Enfin, « Kiss Me One Last Time – Soul Sensua Version » referme les archives sur une scène de séparation qui refuse la sécheresse. Le dernier baiser n’efface rien, ne promet rien, mais donne une forme à la fin. Dans cette version plus soul, Atomic Kisses laisse la voix et l’émotion passer devant l’appareillage rétro-futuriste. Le disque se termine donc moins sur une démonstration esthétique que sur un geste humain très simple : retenir encore quelques secondes ce qui est déjà en train de disparaître.

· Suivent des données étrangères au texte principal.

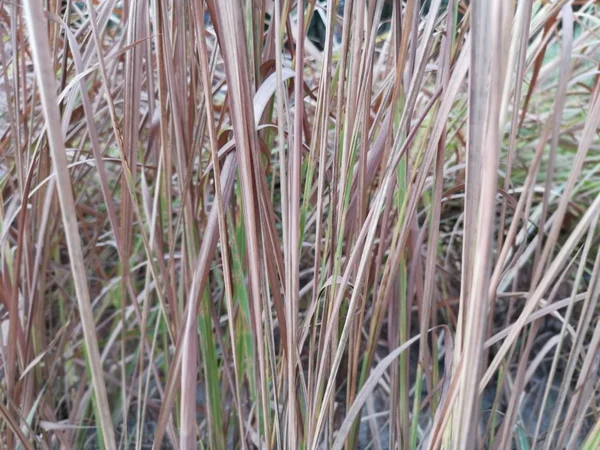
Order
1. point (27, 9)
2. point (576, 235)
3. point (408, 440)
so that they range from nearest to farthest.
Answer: point (27, 9)
point (576, 235)
point (408, 440)

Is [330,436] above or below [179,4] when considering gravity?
below

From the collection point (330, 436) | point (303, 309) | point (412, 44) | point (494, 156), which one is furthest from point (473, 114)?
point (303, 309)

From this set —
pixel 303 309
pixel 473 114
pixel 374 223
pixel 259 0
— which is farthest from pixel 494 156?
pixel 303 309

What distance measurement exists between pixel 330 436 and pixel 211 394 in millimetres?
96

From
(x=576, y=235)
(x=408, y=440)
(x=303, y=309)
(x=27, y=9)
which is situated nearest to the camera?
(x=27, y=9)

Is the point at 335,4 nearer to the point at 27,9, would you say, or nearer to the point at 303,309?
the point at 27,9

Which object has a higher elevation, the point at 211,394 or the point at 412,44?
the point at 412,44

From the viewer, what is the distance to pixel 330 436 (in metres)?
0.38

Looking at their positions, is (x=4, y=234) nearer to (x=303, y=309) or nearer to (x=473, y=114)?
(x=473, y=114)

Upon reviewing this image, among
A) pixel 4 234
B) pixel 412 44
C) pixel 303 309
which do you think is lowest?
pixel 303 309

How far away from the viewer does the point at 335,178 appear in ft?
1.14

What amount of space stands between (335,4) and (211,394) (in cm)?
28

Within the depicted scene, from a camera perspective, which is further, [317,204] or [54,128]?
[317,204]

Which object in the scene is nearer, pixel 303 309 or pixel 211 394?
pixel 211 394
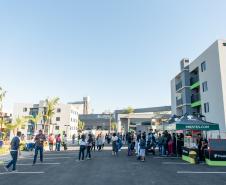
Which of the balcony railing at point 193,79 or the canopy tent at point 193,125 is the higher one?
the balcony railing at point 193,79

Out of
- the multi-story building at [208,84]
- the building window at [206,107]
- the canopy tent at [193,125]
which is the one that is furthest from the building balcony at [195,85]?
the canopy tent at [193,125]

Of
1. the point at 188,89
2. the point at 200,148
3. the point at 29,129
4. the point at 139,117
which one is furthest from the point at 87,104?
the point at 200,148

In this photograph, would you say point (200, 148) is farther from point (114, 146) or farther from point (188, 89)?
point (188, 89)

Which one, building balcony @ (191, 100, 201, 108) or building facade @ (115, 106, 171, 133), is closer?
building balcony @ (191, 100, 201, 108)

Les références à Jennifer Rush, Depeche Mode ou New Order sont perceptibles dans l’ampleur vocale, la densité des nappes et la force motrice des basses. Pourtant, « Quantum Rewind » ne se contente pas de reproduire une décennie idéalisée. L’album observe surtout pourquoi nous continuons d’y revenir. Peut-être parce que les sons vintage donnent aux émotions une architecture plus stable. Peut-être parce qu’une caisse claire immense et un synthétiseur légèrement usé nous permettent de regarder nos propres souvenirs comme s’ils appartenaient à un film.

Atomic Kisses signe ainsi un disque construit pour être parcouru dans l’ordre, du premier embrasement au dernier adieu. Une collection d’archives fictives, certes, mais dont les sentiments semblent étrangement documentaires.

La technologie fabrique ici le passé. La poésie, elle, empêche qu’il sonne faux.